- [EXCERPTED TEXT]:
──────────
On Tue, 19 Mar 2013, Joan Wang wrote:

Adam

I remember that I asked the question before, and got an answer Yes. If we
do not consider ETDs published, do we consider them manuscripts? The
following is the definition of manuscript from RDA Toolkit:

1)
In general, a text, musical score, map, etc., inscribed or written entirely
by hand, or the handwritten or typescript copy of a creator’s work.
2)
In the context of production method for manuscripts, any handwritten
manuscript which is not a holograph.

Based on the definition, isn't it hard to consider ETDs manuscripts? I am
also wondering that.

Thanks,
Joan Wang
Illinois Heartland Library System

On Tue, Mar 19, 2013 at 1:05 PM, Adam L. Schiff <asch...@u.washington.edu>wrote:

I've always had a problem with considering ETDs published, although I
understand that for practical purposes it is easier to consider everything
available via remote access as published.  But I really don't see an
electronic dissertation as anything less of a manuscript than a printed
one.  Particularly in the case of a printed thesis that has been scanned
and posted online as a reproduction - is this really published now?  If one
were to run a macro such as OCLC has to generate the record for the
digitized version off of the manuscript record, it would not have a place
of publication or a publisher - these would have to be added as part of the
process, and that seems unnecessary to me and others I've spoken with.
──────────
- [SHORT PROBLEM 1]: Count the lines in the listing below that contain the word "which". Reply with the number only.

- [DATASET EXCERPTS]:
──────────
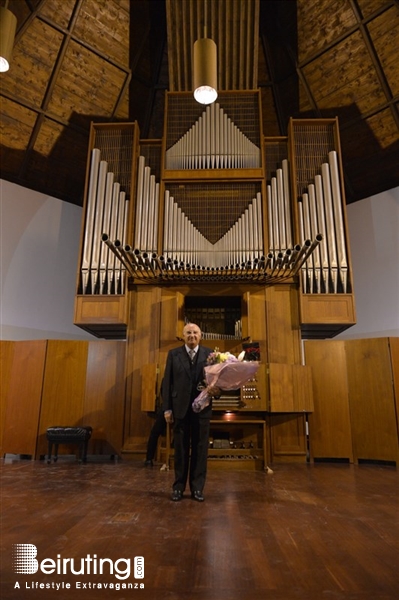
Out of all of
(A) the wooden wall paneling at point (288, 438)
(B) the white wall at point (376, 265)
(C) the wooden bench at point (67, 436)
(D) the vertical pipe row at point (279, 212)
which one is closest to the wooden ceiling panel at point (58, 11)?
(D) the vertical pipe row at point (279, 212)

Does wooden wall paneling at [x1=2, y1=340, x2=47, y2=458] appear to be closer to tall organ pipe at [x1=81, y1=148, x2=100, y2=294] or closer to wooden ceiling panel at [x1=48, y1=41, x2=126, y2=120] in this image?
tall organ pipe at [x1=81, y1=148, x2=100, y2=294]

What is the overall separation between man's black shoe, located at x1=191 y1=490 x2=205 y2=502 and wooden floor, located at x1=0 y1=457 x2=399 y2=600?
0.17 ft

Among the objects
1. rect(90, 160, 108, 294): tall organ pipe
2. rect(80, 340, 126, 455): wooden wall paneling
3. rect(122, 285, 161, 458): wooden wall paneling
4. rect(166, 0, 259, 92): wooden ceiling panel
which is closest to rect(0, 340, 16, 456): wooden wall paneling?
rect(80, 340, 126, 455): wooden wall paneling

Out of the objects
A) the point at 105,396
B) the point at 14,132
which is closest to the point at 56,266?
the point at 14,132

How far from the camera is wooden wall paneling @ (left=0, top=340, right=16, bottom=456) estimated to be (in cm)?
684

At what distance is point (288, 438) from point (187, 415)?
10.6ft

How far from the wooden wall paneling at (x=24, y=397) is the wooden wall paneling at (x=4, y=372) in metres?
0.05

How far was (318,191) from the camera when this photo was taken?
767 cm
──────────
- [SHORT PROBLEM 2]: Quote every sentence in the email thread about ETDs that ends with a question mark.

- [RESPONSE 1]: 3

- [RESPONSE 2]:
- If we do not consider ETDs published, do we consider them manuscripts?
- Based on the definition, isn't it hard to consider ETDs manuscripts?
- Particularly in the case of a printed thesis that has been scanned and posted online as a reproduction - is this really published now?